I really liked the way Grazyna, a fellow sufferer, helped Carel get her act together and to start living her life within the new set of boundaries that were presented to her by her illness (p.
32-33). Sometimes we wallow in self-pity so much that we forget that even with our illness we have the chance of leading a good life – a life that would not only satisfy us but which might even be pleasurable to live. Sometimes I also wonder about the impersonal way medical professionals handle patients. I do not mean to say that they do not care, but that they do not empathize with the situation of the patient who is scared and for whom the whole process is very new and alien.
Perhaps it comes more from it being a matter of routine for the doctors rather than from lack of empathy, but it has always bothered me. It can really do wonders for the patient if the doctors, or other hospital staff for that matter, treated the patient with more warmth. What is also needed is for doctors to realize that even though it is a matter of routine for them, it is the first time that the patient has come across something like this in their lives and that they are scared.

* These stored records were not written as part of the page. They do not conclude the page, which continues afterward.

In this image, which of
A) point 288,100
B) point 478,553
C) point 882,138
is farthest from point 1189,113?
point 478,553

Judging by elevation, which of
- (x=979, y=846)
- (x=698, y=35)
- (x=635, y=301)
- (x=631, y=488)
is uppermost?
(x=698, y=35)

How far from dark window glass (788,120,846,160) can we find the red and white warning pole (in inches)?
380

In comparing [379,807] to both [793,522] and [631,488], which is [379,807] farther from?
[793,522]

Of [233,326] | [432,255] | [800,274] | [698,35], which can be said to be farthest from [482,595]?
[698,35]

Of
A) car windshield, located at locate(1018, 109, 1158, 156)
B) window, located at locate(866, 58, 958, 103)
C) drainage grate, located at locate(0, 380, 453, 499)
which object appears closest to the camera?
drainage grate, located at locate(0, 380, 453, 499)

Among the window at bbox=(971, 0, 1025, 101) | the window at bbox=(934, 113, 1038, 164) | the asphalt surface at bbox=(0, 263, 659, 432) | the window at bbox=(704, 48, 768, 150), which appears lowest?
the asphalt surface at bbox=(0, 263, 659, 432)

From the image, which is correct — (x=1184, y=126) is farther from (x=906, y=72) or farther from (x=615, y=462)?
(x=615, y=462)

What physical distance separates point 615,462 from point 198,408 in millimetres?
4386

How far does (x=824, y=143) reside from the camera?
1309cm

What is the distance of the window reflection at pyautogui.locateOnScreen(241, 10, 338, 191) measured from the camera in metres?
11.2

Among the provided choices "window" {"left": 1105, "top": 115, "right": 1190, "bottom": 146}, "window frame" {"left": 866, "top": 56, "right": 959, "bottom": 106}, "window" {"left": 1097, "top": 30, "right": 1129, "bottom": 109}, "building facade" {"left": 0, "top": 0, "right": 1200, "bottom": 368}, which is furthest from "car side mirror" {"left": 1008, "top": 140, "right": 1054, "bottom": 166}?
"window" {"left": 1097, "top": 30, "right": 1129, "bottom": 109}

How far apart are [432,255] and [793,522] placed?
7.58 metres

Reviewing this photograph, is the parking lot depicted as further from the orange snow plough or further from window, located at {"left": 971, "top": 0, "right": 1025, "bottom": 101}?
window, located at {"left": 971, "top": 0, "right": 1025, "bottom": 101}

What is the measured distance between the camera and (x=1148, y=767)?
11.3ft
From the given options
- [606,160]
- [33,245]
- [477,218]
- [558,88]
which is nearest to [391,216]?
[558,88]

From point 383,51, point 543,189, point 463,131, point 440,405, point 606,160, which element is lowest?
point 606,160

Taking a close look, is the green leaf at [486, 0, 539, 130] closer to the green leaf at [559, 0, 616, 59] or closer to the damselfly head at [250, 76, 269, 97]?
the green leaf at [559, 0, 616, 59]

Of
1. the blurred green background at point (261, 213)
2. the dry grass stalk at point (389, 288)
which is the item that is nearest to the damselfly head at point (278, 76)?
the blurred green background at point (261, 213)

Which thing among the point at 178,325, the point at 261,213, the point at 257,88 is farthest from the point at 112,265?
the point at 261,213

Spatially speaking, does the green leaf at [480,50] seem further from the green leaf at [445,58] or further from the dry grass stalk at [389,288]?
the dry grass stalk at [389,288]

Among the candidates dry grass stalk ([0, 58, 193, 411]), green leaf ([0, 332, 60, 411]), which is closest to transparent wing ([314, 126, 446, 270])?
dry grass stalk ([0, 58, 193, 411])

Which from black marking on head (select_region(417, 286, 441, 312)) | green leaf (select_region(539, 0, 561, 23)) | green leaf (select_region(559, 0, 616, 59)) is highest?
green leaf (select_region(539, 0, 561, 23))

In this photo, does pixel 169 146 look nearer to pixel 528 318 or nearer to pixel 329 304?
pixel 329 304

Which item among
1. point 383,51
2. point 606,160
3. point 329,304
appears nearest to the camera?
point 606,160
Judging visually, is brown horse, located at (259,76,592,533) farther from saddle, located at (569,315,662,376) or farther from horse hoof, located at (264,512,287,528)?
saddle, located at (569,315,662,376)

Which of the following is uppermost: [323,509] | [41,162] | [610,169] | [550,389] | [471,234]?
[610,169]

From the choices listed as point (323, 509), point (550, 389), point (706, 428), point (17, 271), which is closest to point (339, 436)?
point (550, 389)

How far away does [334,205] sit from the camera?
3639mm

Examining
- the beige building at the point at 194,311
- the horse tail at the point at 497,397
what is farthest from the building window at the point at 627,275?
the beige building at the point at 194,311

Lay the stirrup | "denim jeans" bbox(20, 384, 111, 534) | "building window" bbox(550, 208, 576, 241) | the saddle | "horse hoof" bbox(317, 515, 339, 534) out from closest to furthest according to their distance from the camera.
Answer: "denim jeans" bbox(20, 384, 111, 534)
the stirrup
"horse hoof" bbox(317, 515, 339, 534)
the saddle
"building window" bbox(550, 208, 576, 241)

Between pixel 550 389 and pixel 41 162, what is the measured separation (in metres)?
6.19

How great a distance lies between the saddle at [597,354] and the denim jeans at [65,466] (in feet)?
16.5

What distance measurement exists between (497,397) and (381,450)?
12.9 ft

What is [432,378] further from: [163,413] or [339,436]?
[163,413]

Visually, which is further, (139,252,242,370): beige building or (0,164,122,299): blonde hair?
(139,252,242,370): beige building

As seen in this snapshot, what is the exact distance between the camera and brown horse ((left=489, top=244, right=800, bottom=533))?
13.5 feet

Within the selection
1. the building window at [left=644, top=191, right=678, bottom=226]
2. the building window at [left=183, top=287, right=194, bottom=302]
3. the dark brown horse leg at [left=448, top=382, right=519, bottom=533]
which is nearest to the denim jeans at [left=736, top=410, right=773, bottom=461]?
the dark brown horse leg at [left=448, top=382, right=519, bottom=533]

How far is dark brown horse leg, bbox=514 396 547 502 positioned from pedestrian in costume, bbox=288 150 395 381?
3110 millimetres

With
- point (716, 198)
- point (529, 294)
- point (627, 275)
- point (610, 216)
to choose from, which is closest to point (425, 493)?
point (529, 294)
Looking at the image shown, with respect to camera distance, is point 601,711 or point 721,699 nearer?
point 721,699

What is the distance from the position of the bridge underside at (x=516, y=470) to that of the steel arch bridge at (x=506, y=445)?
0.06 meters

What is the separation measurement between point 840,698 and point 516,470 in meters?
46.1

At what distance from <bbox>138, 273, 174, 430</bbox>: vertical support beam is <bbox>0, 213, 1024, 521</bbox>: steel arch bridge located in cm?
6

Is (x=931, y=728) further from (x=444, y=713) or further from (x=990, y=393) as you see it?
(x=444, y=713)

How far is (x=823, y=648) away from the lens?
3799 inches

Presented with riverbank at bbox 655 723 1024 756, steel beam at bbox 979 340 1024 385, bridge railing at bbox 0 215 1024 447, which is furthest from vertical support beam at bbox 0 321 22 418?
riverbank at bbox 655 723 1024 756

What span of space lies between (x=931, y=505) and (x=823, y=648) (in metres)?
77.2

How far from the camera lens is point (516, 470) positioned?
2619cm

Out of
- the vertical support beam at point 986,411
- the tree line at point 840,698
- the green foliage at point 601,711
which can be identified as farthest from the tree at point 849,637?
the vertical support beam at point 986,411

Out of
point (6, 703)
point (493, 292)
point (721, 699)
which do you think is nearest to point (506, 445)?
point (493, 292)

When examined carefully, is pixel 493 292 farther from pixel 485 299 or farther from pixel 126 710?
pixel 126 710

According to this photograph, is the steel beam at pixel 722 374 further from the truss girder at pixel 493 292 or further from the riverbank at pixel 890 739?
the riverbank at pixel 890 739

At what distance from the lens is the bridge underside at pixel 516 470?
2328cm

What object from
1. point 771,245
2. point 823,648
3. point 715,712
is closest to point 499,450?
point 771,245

A little reassurance and empathy would not only make them feel comfortable, but they would also not go into the treatment procedures feeling completely alone and isolated. While it is important for doctors to concentrate on healing the disease, they should also realize that there is a person that has that disease who has had their whole life disrupted due to the disease. A little thoughtfulness and understanding, and empathy, would go a long way.
ReferencesCarel, H. (2008). Illness: The cry of the flesh. United Kingdom: Acumen.